Un chantier à ouvrir ?

 Le rapport pointe donc une certaine urgence : « On l’a dit, les professeurs ne se sentent plus soutenus, voire respectés ; des propos publics les ont meurtris, les réformes nombreuses et rapprochées les désorientent. Ils ont besoin que l’institution exprime publiquement la confiance qu’elle leur fait et qu’elle crée les conditions pour qu’ils travaillent dans la sérénité ». Il rejoint le récent rapport du Sénat, qui suite aux nombreuses auditions des universitaires qui ont travaillé cette question, évoque la souffrance ordinaire des enseignants [3]. Certains syndicats se félicitent de cette nouvelle reconnaissance du travail enseignant [4].

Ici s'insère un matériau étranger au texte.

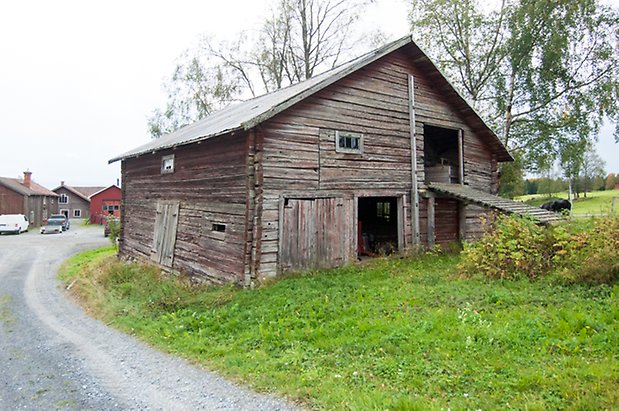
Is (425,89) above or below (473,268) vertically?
above

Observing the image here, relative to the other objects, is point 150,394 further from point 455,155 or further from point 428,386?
point 455,155

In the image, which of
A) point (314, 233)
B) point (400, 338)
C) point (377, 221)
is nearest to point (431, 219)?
point (377, 221)

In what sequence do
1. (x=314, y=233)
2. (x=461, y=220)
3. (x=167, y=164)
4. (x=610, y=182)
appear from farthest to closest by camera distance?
(x=610, y=182) → (x=461, y=220) → (x=167, y=164) → (x=314, y=233)

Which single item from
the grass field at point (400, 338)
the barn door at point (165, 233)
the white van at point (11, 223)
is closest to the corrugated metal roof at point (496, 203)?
the grass field at point (400, 338)

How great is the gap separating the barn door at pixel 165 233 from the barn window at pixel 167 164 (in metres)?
1.20

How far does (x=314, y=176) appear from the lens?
36.6 ft

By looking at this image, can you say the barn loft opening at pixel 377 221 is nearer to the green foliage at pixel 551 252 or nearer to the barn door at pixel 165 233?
the green foliage at pixel 551 252

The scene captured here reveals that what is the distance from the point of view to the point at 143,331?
25.8ft

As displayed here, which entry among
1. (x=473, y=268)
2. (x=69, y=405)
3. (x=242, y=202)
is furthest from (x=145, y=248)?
(x=473, y=268)

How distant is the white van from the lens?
1500 inches

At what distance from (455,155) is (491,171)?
175cm

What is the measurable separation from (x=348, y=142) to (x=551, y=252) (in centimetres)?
633

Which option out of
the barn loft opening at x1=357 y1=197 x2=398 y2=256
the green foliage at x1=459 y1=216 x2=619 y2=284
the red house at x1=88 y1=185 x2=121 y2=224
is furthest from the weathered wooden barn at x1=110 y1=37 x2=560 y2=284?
the red house at x1=88 y1=185 x2=121 y2=224

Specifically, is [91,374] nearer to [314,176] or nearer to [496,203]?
[314,176]
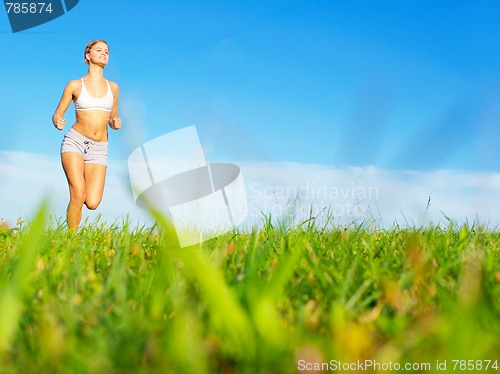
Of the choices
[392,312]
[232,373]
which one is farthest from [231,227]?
[232,373]

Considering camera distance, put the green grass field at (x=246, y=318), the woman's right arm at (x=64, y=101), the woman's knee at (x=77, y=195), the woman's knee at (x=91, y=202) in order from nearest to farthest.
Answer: the green grass field at (x=246, y=318)
the woman's knee at (x=77, y=195)
the woman's right arm at (x=64, y=101)
the woman's knee at (x=91, y=202)

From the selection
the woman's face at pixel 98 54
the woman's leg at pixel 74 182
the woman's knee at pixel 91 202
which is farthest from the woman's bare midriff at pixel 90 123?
the woman's knee at pixel 91 202

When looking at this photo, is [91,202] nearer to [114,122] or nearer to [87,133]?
[87,133]

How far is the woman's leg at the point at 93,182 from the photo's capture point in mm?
8602

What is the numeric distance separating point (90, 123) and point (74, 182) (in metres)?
0.95

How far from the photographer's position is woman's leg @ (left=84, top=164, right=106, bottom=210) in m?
8.60

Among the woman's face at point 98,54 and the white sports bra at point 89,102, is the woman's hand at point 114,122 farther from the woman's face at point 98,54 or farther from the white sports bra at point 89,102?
the woman's face at point 98,54

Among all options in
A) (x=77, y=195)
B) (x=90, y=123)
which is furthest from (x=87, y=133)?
(x=77, y=195)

Nombre de questions posées par ce rapport ont été au coeur des discussions de la concertation qui vient de se terminer, sans pour autant qu'elles semblent devoir être reprises dans les textes de lois qui vont être signés à l'automne. Sans doute pour ne pas risquer d'ouvrir plusieurs fronts à la fois, le ministre semble être décidé à garder sous le coude le fruit du travail de tous ses experts. Jusqu'à quand ?

[1] Bernard ANDRÉ, Viviane BOUYSSE, Jean-Michel PAGUET, Bertrand PAJOT, Yves PONCELET, Michel RAGE, Xavier SORBE, Jocelyne COLLET-SASSERE, Alain DULOT, Alain PERRITAZ, Yvon ROBERT, Christine SZYMANKIEWICZ, Anne BARATIN, Les composantes de l’activité professionnelle des enseignants outre l’enseignement dans les classes, rapport IGEN-IGAENR, n°2012-070, juillet 2012, 124 p.

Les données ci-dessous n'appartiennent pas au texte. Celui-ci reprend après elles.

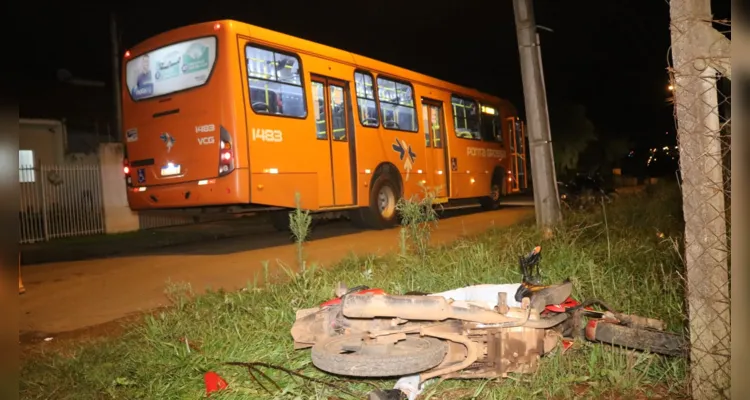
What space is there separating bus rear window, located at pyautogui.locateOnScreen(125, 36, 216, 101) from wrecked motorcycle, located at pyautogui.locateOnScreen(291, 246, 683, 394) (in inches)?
257

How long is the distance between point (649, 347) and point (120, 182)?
543 inches

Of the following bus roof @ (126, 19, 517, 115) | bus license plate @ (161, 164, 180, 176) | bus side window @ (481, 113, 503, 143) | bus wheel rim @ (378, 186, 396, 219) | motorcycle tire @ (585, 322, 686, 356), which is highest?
bus roof @ (126, 19, 517, 115)

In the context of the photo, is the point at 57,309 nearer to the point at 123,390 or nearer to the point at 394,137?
the point at 123,390

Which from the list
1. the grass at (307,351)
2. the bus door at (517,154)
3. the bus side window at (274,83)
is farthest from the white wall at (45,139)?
the grass at (307,351)

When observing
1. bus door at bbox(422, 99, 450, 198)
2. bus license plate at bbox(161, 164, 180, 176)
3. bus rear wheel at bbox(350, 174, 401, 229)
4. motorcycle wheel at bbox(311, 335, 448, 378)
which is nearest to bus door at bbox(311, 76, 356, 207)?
bus rear wheel at bbox(350, 174, 401, 229)

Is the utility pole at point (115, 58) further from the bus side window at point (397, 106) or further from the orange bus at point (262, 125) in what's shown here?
the bus side window at point (397, 106)

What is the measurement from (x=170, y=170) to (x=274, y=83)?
2307mm

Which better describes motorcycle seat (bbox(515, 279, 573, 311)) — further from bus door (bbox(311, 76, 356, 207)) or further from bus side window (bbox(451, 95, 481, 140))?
bus side window (bbox(451, 95, 481, 140))

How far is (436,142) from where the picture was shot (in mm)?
14242

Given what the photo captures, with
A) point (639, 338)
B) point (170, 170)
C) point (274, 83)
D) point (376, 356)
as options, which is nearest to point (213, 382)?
point (376, 356)

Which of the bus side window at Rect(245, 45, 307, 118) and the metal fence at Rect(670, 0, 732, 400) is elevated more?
the bus side window at Rect(245, 45, 307, 118)

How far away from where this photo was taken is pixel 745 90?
2639 mm

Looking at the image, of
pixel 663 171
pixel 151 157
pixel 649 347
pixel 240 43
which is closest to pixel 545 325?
pixel 649 347

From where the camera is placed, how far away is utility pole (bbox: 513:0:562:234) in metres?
8.11
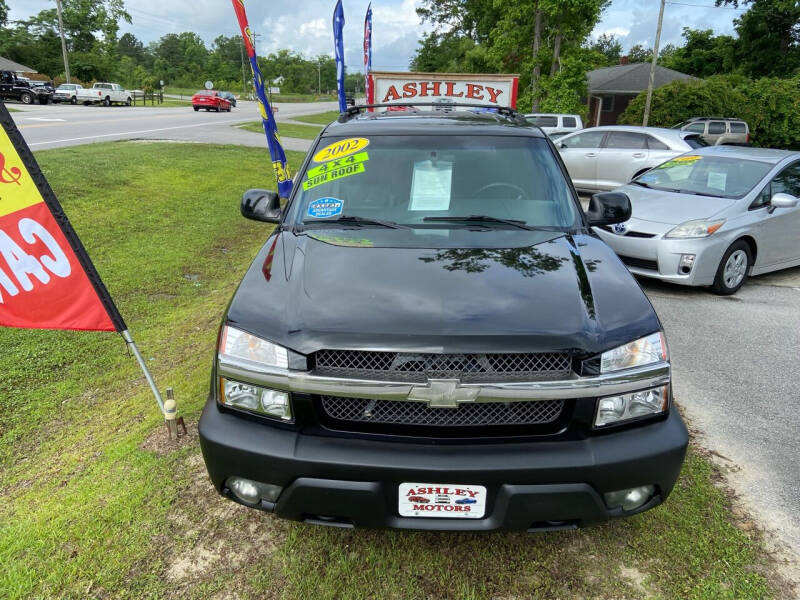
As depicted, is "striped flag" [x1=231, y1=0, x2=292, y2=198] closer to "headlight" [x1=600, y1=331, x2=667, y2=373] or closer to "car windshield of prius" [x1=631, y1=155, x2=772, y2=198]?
"car windshield of prius" [x1=631, y1=155, x2=772, y2=198]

[2] Claude THELOT, Pour la réussite de tous les élèves : Rapport de la Commission du débat national sur l’avenir de l’Ecole, La Documentation française, 2004.

 

[3] Brigitte GONTHIER-MAURIN, Rapport sur le métier d’enseignant, fait au nom de la commission de la culture, de l'éducation et de la communication, rapport n° 601 (2011-2012), 19 juin 2012, 101 p.